A federal appeals court Thursday cleared the way for the National Football League to enforce a six-game suspension against Dallas Cowboys running back Ezekiel Elliott over a domestic violence case.
The 5th Circuit Court of Appeals in New Orleans ruled 2-1 to vacate a preliminary injunction issued to the NFL Players Association by a federal judge last month.
Elliott was originally suspended by NFL Commissioner Roger Goodell in August after the league concluded he had several physical confrontations last summer with his former girlfriend, Tiffany Thompson. Prosecutors in Ohio didn't pursue the case, citing conflicting evidence.
In issuing the injunction, U.S. District Judge Amos Mazzant agreed with NFL players' union attorneys who argued that the investigation of the allegations in Ohio and a subsequent appeal were unfair to Elliott, one of the league's standout running backs.
The NFL countered that it followed procedures under the league's labor deal and that the union improperly filed a lawsuit before the appeals process was complete.
But the appeals court ruled Thursday that Mazzant had no jurisdiction over the matter and ordered the Eastern District of Texas to dismiss the case.

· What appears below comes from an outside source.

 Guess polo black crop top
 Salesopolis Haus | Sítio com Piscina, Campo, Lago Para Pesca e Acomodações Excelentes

In a statement, the NFLPA said it was "reviewing the decision and considering all options."
"The appellate court decision focuses on the jurisdictional issues," the statement added. "The failures of due process by the NFL articulated in the district court's decision were not addressed."

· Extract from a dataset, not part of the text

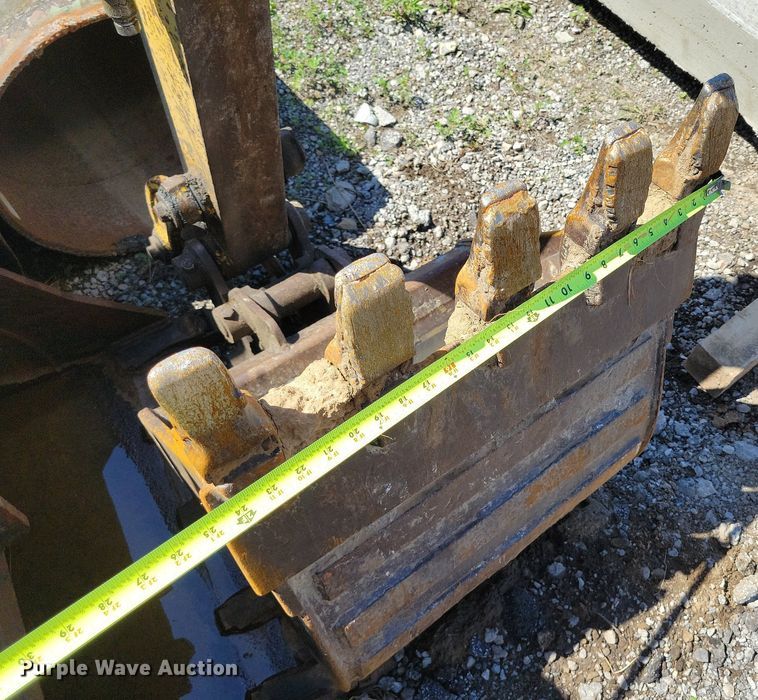 image for item DI3049 2002 Komatsu PC30MR-1 mini excavator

The most likely destination for further legal challenges from players' union attorneys representing Elliott is with the Southern District of New York. The NFL filed in that federal court after Elliott's NFL appeal was denied by arbitrator Harold Henderson last month.
Last year's NFL rushing leader as a rookie, Elliott's legal team filed the lawsuit on his behalf in the Eastern District of Texas before Henderson had rejected the appeal.
The NFL had already agreed to let Elliott play in the opener before Elliott's request for an injunction was granted by Mazzant in Sherman, north of Dallas. Henderson ruled against Elliott the same day Mazzant heard arguments over the injunction.
The NFL filed in the New York court because it is the home of league headquarters and was the site of Elliott's appeal hearing with Henderson.
The league won the "Deflategate" decision in the New York court, leading to New England quarterback Tom Brady serving his four-game suspension a year after it was originally imposed. A federal judge had put Brady's suspension on hold.
In the Elliott case, league attorneys wrote to the 5th Circuit that the union's lawsuit had resulted in "hopelessly doomed proceedings" that shouldn't continue.
According to the letter Elliott received informing him of the suspension, the NFL believed he used "physical force" three times over five days in a Columbus, Ohio, apartment last July resulting in injuries to Thompson's face, neck, shoulders, arms, hands, wrists, hips and knees.
Elliott, 22, has repeatedly denied any wrongdoing.
If Elliott's legal team can't put the suspension on hold again, it will begin Oct. 22 at San Francisco. Elliott played the first five games while the case was in the courts.
The second-year running back out of Ohio State has recorded 424 all-purpose yards and scored three touchdowns.
The Associated Press contributed to this report.